OBJECTIVE: Print every line of the records below that contains the string "bbox".

+++ DATA ENTRIES +++

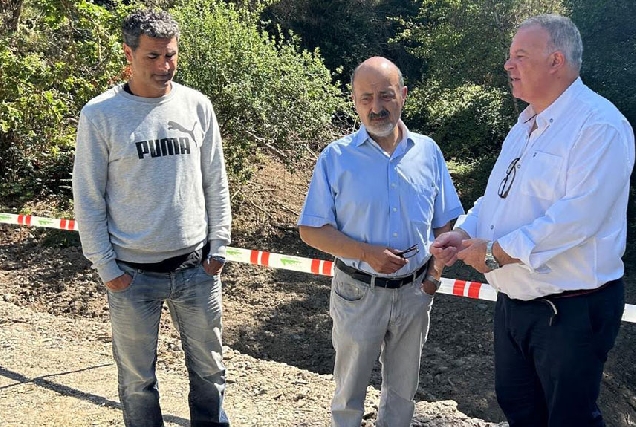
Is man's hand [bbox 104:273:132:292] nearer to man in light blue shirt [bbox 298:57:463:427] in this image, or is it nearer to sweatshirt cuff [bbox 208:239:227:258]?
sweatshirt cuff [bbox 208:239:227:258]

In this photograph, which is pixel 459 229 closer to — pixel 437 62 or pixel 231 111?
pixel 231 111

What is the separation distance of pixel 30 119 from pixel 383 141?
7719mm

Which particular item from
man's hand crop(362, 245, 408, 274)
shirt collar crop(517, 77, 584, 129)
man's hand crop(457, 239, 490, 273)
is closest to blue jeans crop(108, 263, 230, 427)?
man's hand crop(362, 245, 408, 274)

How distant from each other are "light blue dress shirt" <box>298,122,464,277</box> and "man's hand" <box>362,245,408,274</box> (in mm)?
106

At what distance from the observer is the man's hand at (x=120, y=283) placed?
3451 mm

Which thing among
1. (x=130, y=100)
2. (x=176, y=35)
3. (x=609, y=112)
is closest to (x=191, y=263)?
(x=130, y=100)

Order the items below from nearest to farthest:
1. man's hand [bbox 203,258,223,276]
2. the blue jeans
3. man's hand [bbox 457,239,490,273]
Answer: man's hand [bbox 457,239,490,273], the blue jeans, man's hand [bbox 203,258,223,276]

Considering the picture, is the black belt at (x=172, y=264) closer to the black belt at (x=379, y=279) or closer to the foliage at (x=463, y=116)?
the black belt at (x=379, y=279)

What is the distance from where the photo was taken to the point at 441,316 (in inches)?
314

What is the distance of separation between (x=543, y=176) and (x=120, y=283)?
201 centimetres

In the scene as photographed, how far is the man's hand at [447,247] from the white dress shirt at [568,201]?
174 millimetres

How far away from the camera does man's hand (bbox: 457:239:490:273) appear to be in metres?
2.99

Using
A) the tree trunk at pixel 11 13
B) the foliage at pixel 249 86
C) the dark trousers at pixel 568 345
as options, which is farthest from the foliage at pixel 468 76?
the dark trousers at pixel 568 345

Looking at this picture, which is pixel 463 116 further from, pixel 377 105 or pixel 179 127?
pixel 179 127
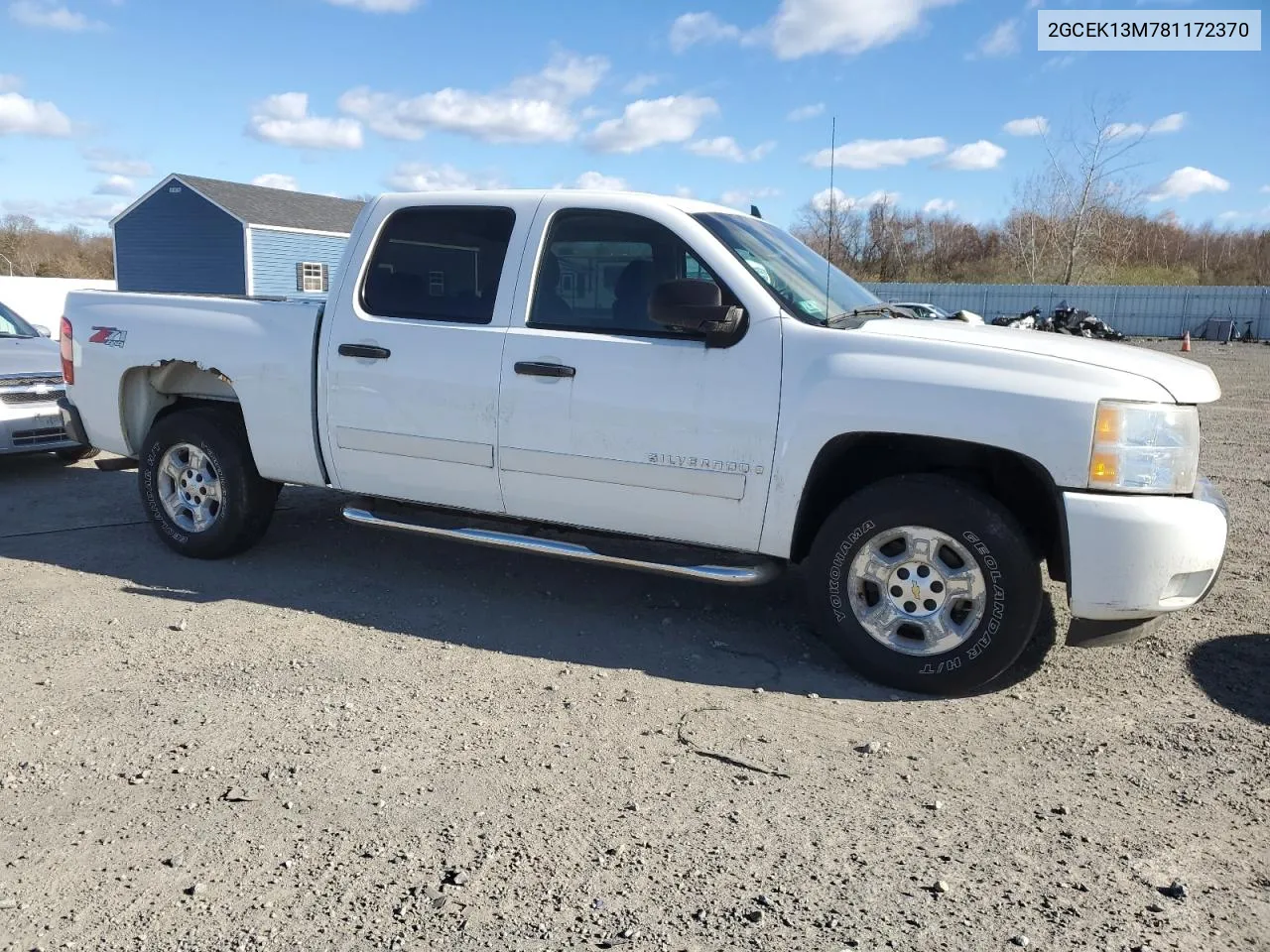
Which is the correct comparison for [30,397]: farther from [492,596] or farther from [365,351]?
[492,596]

+++
+++ DATA ENTRIES +++

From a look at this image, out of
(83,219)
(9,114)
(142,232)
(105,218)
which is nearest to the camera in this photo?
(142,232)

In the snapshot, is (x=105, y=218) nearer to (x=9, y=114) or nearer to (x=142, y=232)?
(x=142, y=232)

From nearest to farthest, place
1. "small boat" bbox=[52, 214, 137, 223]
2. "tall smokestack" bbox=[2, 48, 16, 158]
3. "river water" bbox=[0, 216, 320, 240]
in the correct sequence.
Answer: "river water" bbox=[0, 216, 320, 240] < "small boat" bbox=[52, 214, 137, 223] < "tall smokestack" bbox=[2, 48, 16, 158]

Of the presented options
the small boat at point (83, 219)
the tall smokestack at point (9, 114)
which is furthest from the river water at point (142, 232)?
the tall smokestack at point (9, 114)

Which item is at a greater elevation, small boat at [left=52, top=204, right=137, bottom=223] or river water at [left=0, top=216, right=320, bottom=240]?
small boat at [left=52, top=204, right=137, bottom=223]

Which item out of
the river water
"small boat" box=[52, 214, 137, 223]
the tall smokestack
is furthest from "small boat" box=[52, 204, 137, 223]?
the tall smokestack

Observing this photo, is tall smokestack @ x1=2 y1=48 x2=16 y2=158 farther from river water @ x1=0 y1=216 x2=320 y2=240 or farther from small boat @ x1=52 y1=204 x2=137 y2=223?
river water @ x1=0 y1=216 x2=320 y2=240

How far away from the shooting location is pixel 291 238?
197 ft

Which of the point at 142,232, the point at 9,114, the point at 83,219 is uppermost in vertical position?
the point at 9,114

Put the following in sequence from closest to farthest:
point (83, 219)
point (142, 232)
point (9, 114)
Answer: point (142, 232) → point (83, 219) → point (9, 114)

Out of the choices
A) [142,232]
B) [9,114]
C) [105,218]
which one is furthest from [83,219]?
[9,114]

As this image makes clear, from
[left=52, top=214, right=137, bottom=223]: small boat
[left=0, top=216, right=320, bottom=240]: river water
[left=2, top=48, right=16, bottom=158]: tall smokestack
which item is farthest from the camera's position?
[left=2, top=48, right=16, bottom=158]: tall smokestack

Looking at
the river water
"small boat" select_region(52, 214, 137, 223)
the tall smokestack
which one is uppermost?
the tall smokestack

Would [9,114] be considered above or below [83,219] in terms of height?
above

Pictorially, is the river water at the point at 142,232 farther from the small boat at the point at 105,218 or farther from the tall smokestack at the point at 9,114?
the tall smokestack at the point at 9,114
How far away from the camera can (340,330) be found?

+++
+++ DATA ENTRIES +++

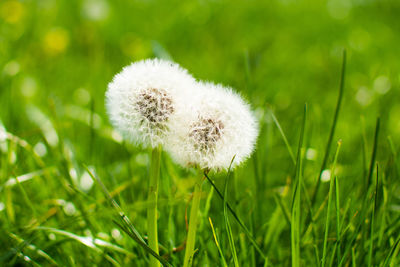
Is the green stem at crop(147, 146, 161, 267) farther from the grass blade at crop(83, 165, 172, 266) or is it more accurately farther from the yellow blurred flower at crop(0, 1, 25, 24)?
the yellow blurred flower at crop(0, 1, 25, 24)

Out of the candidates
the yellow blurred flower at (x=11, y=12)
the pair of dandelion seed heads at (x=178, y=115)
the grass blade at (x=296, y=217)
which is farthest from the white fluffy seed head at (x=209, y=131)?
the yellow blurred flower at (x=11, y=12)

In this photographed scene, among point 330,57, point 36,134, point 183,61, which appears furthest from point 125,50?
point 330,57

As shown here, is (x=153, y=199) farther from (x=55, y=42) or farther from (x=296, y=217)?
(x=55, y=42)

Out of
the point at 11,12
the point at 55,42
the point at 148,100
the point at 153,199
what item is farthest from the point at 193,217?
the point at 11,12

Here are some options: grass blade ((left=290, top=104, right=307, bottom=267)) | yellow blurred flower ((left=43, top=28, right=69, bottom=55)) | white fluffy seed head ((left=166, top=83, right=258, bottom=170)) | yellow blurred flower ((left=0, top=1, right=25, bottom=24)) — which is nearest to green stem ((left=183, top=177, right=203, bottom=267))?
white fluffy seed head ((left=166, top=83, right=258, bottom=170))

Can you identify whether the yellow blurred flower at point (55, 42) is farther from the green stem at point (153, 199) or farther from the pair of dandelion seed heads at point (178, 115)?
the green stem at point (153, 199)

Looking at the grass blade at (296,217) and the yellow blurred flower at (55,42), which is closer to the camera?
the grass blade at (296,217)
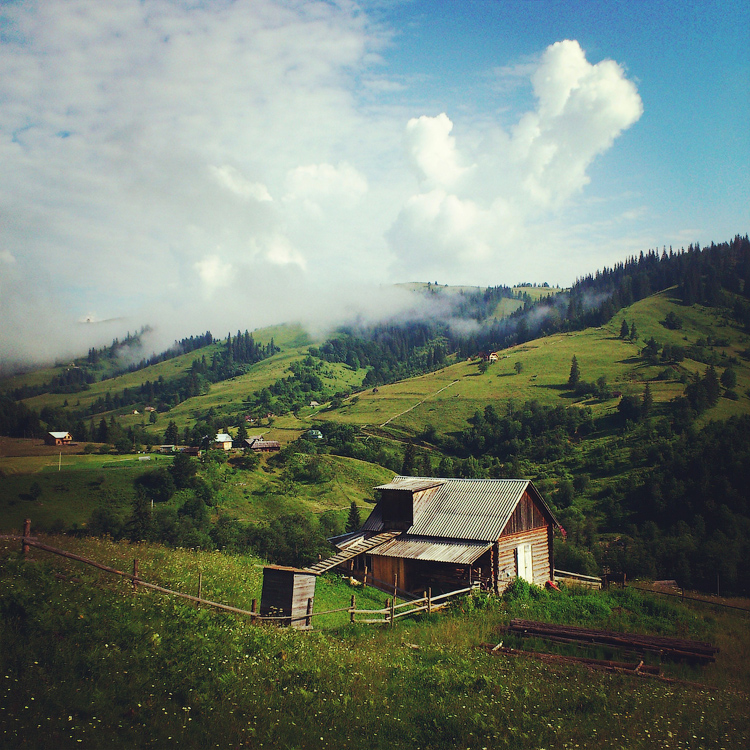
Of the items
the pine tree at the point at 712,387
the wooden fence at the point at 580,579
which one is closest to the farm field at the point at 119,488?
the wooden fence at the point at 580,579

+++

REPLY:
Is man's hand [bbox 104:273:132:292] nearer to man in light blue shirt [bbox 298:57:463:427] in this image, or is it nearer to sweatshirt cuff [bbox 208:239:227:258]?
sweatshirt cuff [bbox 208:239:227:258]
1. man's hand [bbox 203,258,223,276]
3. man's hand [bbox 457,239,490,273]
Answer: man's hand [bbox 457,239,490,273], the blue jeans, man's hand [bbox 203,258,223,276]
How far away from the camera does man's hand (bbox: 457:239:490:273) appear to be in metres?
1. "small boat" bbox=[52, 214, 137, 223]
2. "tall smokestack" bbox=[2, 48, 16, 158]
3. "river water" bbox=[0, 216, 320, 240]
Answer: "river water" bbox=[0, 216, 320, 240] < "small boat" bbox=[52, 214, 137, 223] < "tall smokestack" bbox=[2, 48, 16, 158]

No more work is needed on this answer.